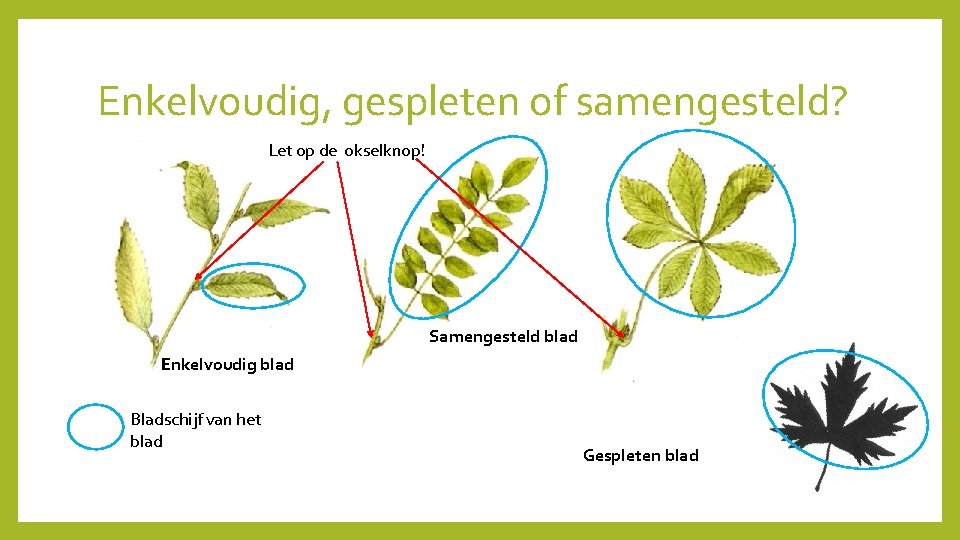 Enkelvoudig, gespleten of samengesteld?

Let op de okselknop!

Samengesteld blad

Enkelvoudig blad

Bladschijf van het blad

Gespleten blad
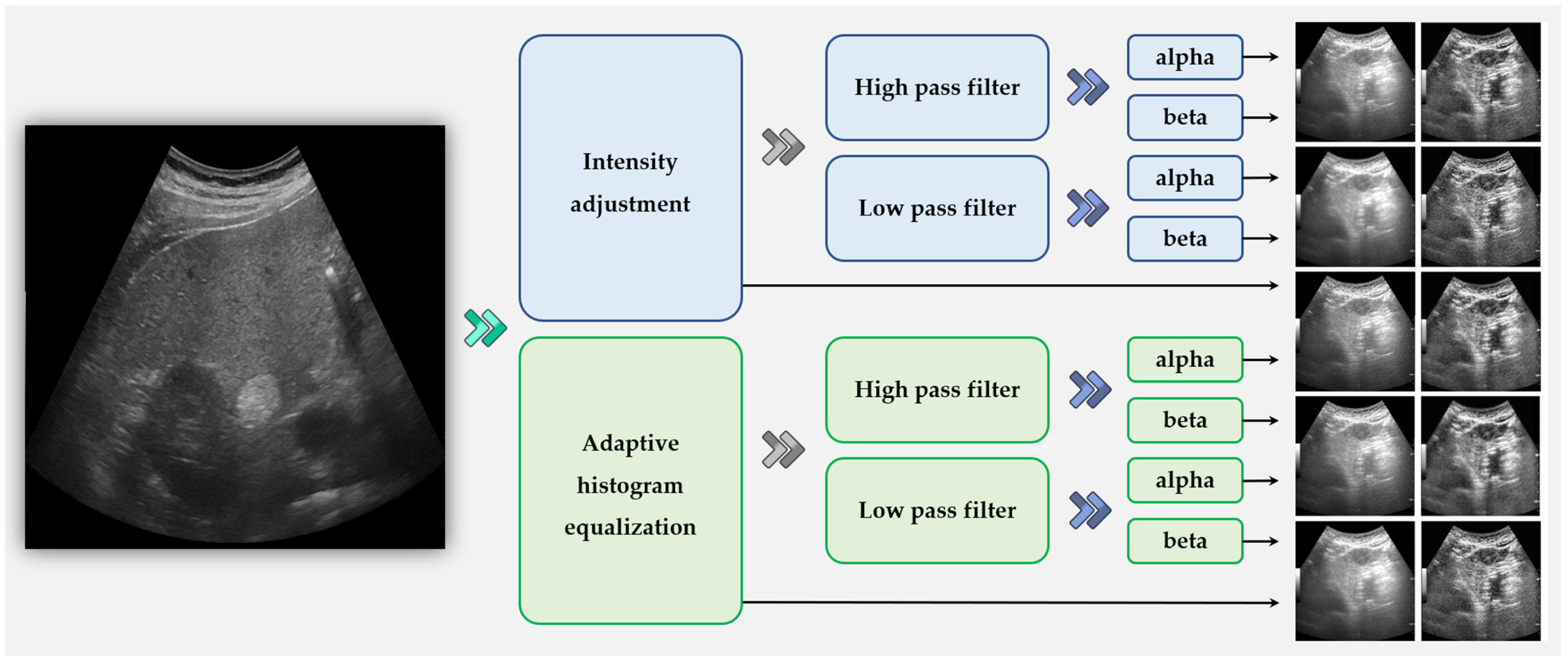 Intensity adjustment

High pass filter

alpha

beta

Low pass filter

alpha

beta

Adaptive histogram equalization

High pass filter

alpha

beta

Low pass filter

alpha

beta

# # # #

INSTRUCTIONS FOR THE TASK - Lines above with the string "blad" need to be found and copied.

SOLUTION BELOW -
Samengesteld blad
Enkelvoudig blad
Bladschijf van het blad
Gespleten blad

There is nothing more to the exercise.